Gerçi ondan önce, Jandarma ve Emniyet kurumlarının başında olan kimseler tarafından, Kılıçdaroğlu''nun İçişleri Bakanı Soylu''ya yaptığı uyuşturucu eleştirisine cevap gelmişti ama en azından parti müziği seslendirmek kadar uç bir davranış olarak algılamamıştı. Parti seçim müziğinin çalınması ve söylenmesiyle, bütün dikkatler oraya yöneldi. İster istemez herkes şu soruyu kendine sordu: Olaylar, kolluk kuvvetlerinin partileştiğinin bir göstergesi miydi, yoksa iktidarın kolluk güçlerini partileştirme gayreti miydi?

Kim bilir, belki de Akşener''in işaret ettiği gibi "Cumhuriyet krizinin" seçime giden Türkiye''de kendini dışa vurmasıydı. Ancak şurası bir gerçekti: "Türkiye Cumhuriyeti devletinin kurumsal varlığının çürümesine" işaret eden önemli bir göstergeydi.

Neden böyle söylüyorum?

Çünkü epey bir süredir, AKP ve çevrelerinde yüksek sesle dillendirilen, topluma sunulan ve bir bakıma toplumun reflekslerini sınayan olaylar yaşanmaktadır. En son örneği, Mahir Ünal''ın ortaya koyduğu görüşlerdir. Bu görüşler, paralel eğitimcilerin, İslamcı olarak devşirdikleri gençliğin zihnine yazdığı siyasal düşünce setlerinden bazılarıdır.

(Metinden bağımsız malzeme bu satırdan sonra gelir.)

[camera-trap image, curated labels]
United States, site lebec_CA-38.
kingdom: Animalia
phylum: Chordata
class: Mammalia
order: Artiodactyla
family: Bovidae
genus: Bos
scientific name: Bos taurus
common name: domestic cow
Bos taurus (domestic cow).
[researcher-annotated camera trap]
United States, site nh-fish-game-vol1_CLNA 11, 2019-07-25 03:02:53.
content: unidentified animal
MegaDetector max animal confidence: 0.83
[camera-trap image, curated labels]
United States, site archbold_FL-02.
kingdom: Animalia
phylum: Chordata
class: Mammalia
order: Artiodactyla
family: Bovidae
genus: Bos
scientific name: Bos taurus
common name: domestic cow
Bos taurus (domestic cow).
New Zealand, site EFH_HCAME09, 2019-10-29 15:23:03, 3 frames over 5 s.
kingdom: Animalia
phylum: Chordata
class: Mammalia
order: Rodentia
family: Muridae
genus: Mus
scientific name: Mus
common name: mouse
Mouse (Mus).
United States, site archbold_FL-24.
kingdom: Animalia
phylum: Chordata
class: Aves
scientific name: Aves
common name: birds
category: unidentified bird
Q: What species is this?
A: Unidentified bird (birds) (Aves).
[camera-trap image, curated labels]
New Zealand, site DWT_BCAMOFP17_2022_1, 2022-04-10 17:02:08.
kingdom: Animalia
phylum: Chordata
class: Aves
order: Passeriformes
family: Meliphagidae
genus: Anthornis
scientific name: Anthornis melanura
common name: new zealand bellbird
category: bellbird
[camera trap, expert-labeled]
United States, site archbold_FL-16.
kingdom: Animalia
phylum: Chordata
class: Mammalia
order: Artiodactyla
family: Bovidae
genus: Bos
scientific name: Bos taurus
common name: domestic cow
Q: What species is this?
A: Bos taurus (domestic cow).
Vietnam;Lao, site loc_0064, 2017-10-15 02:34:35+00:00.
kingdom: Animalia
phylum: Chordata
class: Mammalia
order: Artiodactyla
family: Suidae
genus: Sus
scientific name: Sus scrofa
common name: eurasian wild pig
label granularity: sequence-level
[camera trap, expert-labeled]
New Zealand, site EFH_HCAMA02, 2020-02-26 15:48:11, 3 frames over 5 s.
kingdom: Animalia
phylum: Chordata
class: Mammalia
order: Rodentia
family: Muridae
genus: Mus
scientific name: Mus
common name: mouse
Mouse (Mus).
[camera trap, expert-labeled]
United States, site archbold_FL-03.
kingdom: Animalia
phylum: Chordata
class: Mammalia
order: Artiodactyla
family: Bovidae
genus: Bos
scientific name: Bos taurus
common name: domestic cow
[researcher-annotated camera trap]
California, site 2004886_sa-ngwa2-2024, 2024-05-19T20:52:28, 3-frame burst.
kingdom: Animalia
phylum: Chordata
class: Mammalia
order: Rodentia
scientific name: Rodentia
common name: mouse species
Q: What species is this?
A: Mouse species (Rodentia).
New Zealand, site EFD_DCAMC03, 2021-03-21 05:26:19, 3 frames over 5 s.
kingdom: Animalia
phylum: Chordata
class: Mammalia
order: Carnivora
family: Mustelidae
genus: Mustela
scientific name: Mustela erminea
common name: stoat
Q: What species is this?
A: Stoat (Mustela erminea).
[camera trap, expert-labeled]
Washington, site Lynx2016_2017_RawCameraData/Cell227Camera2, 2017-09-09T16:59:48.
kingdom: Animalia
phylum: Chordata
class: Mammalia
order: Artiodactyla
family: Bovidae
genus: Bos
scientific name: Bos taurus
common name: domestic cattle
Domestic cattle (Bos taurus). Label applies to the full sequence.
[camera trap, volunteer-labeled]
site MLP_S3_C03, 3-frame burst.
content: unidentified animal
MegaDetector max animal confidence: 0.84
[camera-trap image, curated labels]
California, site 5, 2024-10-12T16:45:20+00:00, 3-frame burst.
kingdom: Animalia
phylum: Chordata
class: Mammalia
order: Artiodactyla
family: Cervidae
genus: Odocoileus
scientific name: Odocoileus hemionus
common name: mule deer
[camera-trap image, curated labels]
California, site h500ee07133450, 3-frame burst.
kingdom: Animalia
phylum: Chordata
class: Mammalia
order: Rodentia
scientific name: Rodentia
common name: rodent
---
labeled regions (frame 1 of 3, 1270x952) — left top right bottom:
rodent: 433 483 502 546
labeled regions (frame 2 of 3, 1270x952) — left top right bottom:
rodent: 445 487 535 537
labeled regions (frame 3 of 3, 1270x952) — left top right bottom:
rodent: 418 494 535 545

Ünal gibilerin yaşadığı bu olguya, sosyolojide; kültürel asimilasyon denir. Düşünebiliyor musunuz, kişi kendi ana diline dönüşü, bozulma ve yabancılaşma sanıyor. Demek kendi kültür kodlarından kopup karşıya (kendisinin olmayan yabancıya) evrilmiş ve kendinden öyle uzaklaşmış ki, aynada gördüğü görüntüsünü başkası sanıyor.

Bu açıklamayı bir kenara koyup konuya dönersek, AKP önderliğinde, Cumhur ortaklarının hepimizden sakladığı gizli bir ajandası mevcut olabilir. Nedir o derseniz, yine Akşener''in tespitlerine döneceğiz.

"Sultancıl bir 19 yüzyıl rejimi."

Zaten Partili Cumhurbaşkanlığı''nın uygulaması bu tanıma tıpatıp benziyor. Bir çeşit saltanat gibi. Her şey tek kişinin emrinde. Bu zihniyete göre saltanat ve taraftarları meşru, muhalefet İttihatçılar gibi hain.

Türkiye, demokratik bir hukuk devleti olmaktan öyle bir savruldu ki, siyasal yaşanmışlıkların da gösterdiği gibi adeta bir polis devletine dönüştü. Polis, milletin hak ve hukukunu koruyan, kamu düzeninin sağlayıcısı, millet adına devletin kolluk gücü iken, iktidarın propaganda aracına dönüştürüldü. Emniyet kurumu bunu hak etmiyor. Siyaset, herkesin polisi olacak bir anayasal düzeni kurmakla görevli. Kendisini göreve getiren anayasa ve yasalar, neyi nasıl yapacağını ortaya koymuş durumda. İktidar, yasaya göre seçildiğini ve yasaya uygun olarak görev yapması gerektiğini unuttu.

Meşru zeminde kalmak demek, yasal alanın dışına çıkmamak demektir.

"Sultancıl bir 19. yüzyıl rejimini" epey geride bıraktık sanıyorduk ama heveslileri varmış. AKP yöneticileri, ideolojik kalıp yargılarını ve düşünce setlerini gözden geçirmelidir. 20 yıllık iktidar süreci ve devlet tecrübesi buna yeter. Bu sebeple yasal alana dönmeli ve her şeyi meşruiyet alanının içinde yapmalıdır.